J’ai passionnément aimé mon métier de professeur, et, je vous l’ai dit, cette passion ne faiblit pas. S’il m’est parfois arrivé de pénétrer dans ma salle de classe sans grand enthousiasme, une minute plus tard, le temps redevient précieux et compté, il s’agit d’en user pour le mieux, d’être clair,  d’intéresser, de fournir du savoir mais surtout de susciter des interrogations.

 La clarté… Je ne sais pas si j’y parviens toujours, mais une certaine idée que je m’en fais m’a toujours guidé dans l’écriture de mes romans,  dans ce cycle, cette Œuvre des mers, basée sur mon archipel natal de Saint-Pierre et Miquelon, peut-être parce que c’est le lieux le plus brumeux du monde.

 Vous laissiez présager un sixième volet de ce texte déjà long de plus de plus de 900 pages. Je le confirme. Il verra le jour en septembre aux éditions de l’Olivier. Intitulé Les eaux territoriales, il couvre les années 1988 à 2005 et, encadré par deux morts, celle de mon père  et celle de mon frère cadet, c’est une méditation sur la genèse et la réception d’une telle fiction dans le microcosme qu’elle évoque,  sur la survie de ce microcosme menacé par la raréfaction des ressources halieutiques, et qui, suite à un long contentieux entre la France et le Canada a vu en 1992 sa zone économique exclusive réduite à la portion congrue par un tribunal international d’arbitrage. C’est un thème peu poétique que j’ai néanmoins décidé d’intégrer à ma « pseudo Saga » en lui donnant une tonalité parfois burlesque.  Il sera suivi en janvier 2014 par un roman que publiera P.O.L., Le Démon rassembleur,  qui, lui, n’a rien à voir avec la « matière de Saint-Pierre » et dans lequel, m’étant donné pour but de greffer en une seule narration une dizaine de nouvelles que j’avais écrites préalablement, je m’interroge sur l’invention du récit, la façon dont il se tisse à partir de fils multiples, et jusqu’à quel point l’invraisemblable peut se marier à la fiction.

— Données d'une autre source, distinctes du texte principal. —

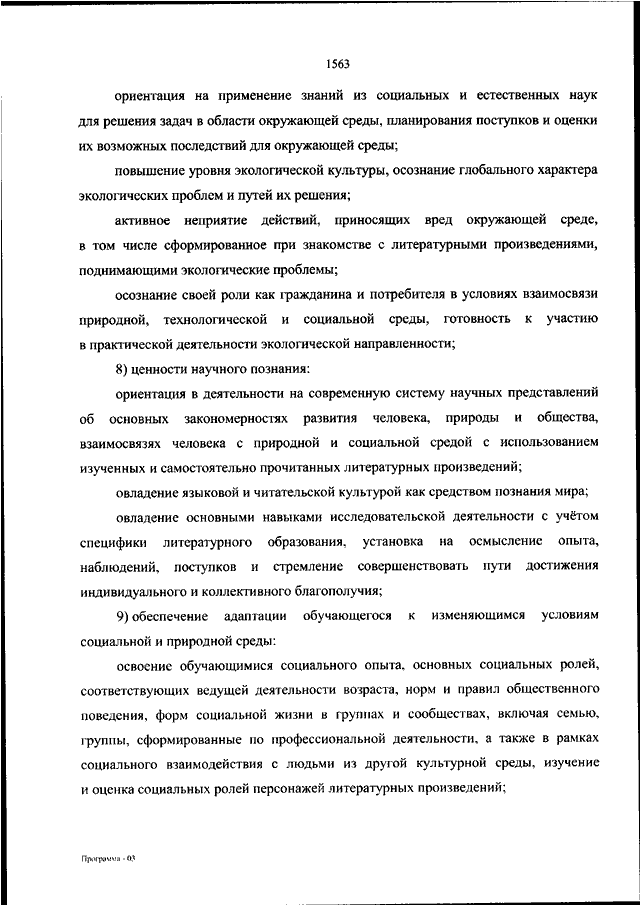 1563

ориентация на применение знаний из социальных и естественных наук для решения задач в области окружающей среды, планирования поступков и оценки их возможных последствий для окружающей среды;

повышение уровня экологической культуры, осознание глобального характера экологических проблем и путей их решения;

активное неприятие действий, приносящих вред окружающей среде, в том числе сформированное при знакомстве с литературными произведениями, поднимающими экологические проблемы;

осознание своей роли как гражданина и потребителя в условиях взаимосвязи природной, технологической и социальной среды, готовность к участию в практической деятельности экологической направленности;

8) ценности научного познания:

ориентация в деятельности на современную систему научных представлений об основных закономерностях развития человека, природы и общества, взаимосвязях человека с природной и социальной средой с использованием изученных и самостоятельно прочитанных литературных произведений;

овладение языковой и читательской культурой как средством познания мира;

овладение основными навыками исследовательской деятельности с учётом специфики литературного образования, установка на осмысление опыта, наблюдений, поступков и стремление совершенствовать пути достижения индивидуального и коллективного благополучия;

9) обеспечение адаптации обучающегося к изменяющимся условиям социальной и природной среды:

освоение обучающимися социального опыта, основных социальных ролей, соответствующих ведущей деятельности возраста, норм и правил общественного поведения, форм социальной жизни в группах и сообществах, включая семью, группы, сформированные по профессиональной деятельности, а также в рамках социального взаимодействия с людьми из другой культурной среды, изучение и оценка социальных ролей персонажей литературных произведений;

Программа - 03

Des trois chapeaux que vous superposez comme une tiare laïque sur ma tête, il me faut noter que je ne donnerai pas à la casquette de l’artiste ou plutôt du bricoleur que je suis la même étoffe qu’à celle de l’écrivain. Certes, j’ai souvent l’impression que cette activité plus pratique, moins contrôlée, peut-être, a des points communs secrets avec le langage. Mais elle en constitue  aussi l’antidote. Comme Michaux, après les mots, j’ai besoin d’images. La différence est que, si je crois à peu près contrôler les mots, les images, elles, surviennent pour ainsi dire à mon insu. Après  le travail, la trouvaille : sur le trottoir un beau piétiné pas à prendre avec des pincettes   (mais j’en ai une paire dans ma poche), un collage que l’ajout d’un morceau de papier sort du chaos, l’addition d’un trait sur une gouache qui m’ouvre une perspective nouvelle et que je poursuis à l’envers.

En somme, dans cette triade qui me vaut aujourd’hui – sans le danger qu’il encourut- la même décoration que mon ancêtre Sauveur Ledret, (la croix de 2013 ne vaut évidemment pas celle de 1871)  je ne fais  que regarder le ciel, la mer et la terre, comme il dut le faire depuis son ballon dirigeable aiguillé par l’urgence de sa mission mais comme font aussi plus paisiblement à chaque minute – pourvu qu’ils soient libres -  des millions d’êtres humains.